A semimonthly monthly happens twice per month -- typically, on the 15th and the last day. A biweekly payroll occurs every other week and usually includes a standard 80-hour workweek, particularly for salary employees. However, one semimonthly payroll for a certain month can include more days than the other payroll. For example, in March 2011, the first payroll for salary employees who are paid current, includes payment for 11 workdays from March 1 through March 15. The second payroll includes payment for 12 workdays from March 16 through March 31.

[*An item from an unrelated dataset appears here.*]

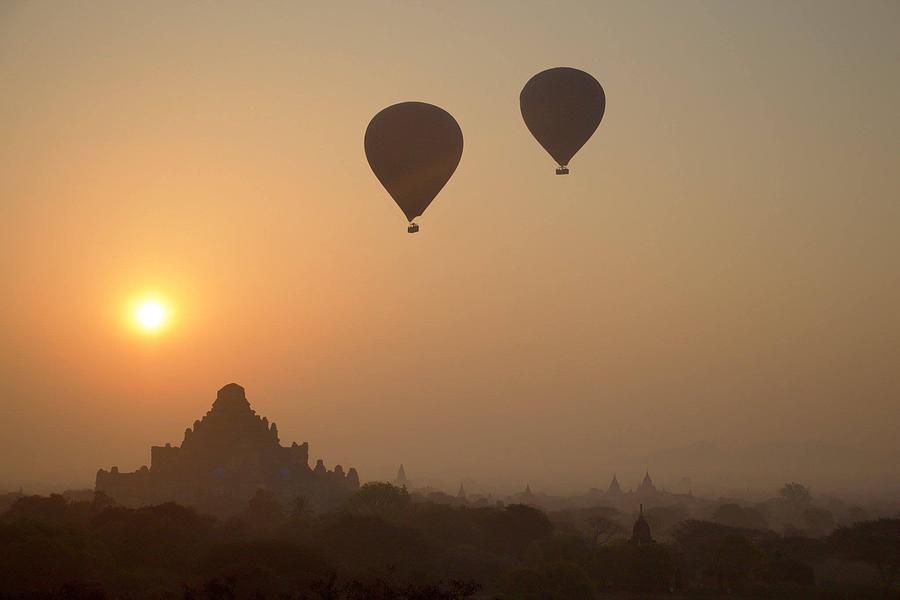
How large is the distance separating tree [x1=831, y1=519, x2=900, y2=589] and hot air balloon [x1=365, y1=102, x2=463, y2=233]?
3981cm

Salary employees have 2,080 work hours per calendar year, which includes paid benefit days, such as vacation and sick time. A semimonthly payroll has 24 pay periods for the year (twice per month x 12 months). This means that a salary employee receives payment for 86.67 hours each payday (2,080 / 24). To arrive at an employee’s salary per semimonthly payday, the employer divides her annual salary by 24 pay periods.
Hourly employee calculation for a semimonthly payroll is not as straightforward as a salary employee calculation. Hourly employees are paid according to hours worked during the pay period. Therefore, to allow enough time for payroll processing, the employer may set a deadline as to when hourly time cards should be submitted. This means that unlike salary employees who are paid current, hourly employees are paid lag. For example, for March 15, 2011 payday, the employee might be paid for time worked through the 10th. For March 31, 2011 payday, he might receive payment from March 11 (where the last payroll left off) through the 28th. This process varies by organization.

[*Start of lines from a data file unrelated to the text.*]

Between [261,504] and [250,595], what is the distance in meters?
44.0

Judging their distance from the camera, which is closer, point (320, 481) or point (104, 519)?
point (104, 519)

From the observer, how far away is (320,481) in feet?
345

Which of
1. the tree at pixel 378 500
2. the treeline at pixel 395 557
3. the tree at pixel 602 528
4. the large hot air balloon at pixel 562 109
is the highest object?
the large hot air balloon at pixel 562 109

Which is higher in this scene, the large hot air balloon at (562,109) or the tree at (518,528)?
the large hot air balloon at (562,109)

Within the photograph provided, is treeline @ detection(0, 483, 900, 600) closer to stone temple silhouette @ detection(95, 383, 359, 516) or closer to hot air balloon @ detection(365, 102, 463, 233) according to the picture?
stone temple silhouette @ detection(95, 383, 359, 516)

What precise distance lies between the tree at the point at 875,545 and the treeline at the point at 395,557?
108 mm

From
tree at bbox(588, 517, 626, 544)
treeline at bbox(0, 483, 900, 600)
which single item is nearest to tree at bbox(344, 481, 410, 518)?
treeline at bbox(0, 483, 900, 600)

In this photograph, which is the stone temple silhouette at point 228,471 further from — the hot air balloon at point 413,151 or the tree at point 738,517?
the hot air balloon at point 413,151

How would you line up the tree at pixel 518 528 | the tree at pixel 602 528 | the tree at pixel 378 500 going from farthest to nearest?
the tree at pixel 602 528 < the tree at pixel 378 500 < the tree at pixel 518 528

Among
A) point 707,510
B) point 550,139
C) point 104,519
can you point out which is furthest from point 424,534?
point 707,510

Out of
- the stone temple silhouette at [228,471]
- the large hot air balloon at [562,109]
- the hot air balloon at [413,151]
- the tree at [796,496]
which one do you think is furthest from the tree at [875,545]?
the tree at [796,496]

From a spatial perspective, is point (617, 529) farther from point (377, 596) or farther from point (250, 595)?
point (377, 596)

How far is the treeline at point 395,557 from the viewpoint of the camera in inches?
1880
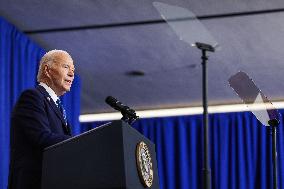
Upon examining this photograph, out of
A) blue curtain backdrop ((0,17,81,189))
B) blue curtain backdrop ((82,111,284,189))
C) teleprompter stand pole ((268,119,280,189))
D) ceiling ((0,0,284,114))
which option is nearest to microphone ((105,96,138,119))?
teleprompter stand pole ((268,119,280,189))

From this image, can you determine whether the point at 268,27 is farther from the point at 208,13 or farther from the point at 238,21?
the point at 208,13

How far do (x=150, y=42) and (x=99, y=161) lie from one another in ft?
Result: 9.76

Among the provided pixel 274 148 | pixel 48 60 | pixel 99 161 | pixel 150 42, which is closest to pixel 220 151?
pixel 150 42

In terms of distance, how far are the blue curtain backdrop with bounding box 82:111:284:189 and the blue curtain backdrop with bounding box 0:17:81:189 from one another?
267cm

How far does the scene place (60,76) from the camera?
2211mm

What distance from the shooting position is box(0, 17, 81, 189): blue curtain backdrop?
3.94 metres

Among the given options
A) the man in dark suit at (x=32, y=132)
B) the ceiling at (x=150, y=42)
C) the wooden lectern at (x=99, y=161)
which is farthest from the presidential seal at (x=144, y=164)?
the ceiling at (x=150, y=42)

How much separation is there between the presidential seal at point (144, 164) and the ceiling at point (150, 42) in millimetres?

Due to the complexity in figuring time cards for hourly employees on a semimonthly payroll, many employers pay hourly employees weekly or biweekly. Some large corporations with both hourly and salary employees establish a biweekly for hourly employees and a semimonthly payroll for salary employees. When a semimonthly payroll falls on a holiday or weekend, employees with direct deposit generally receive payment on the preceding workday.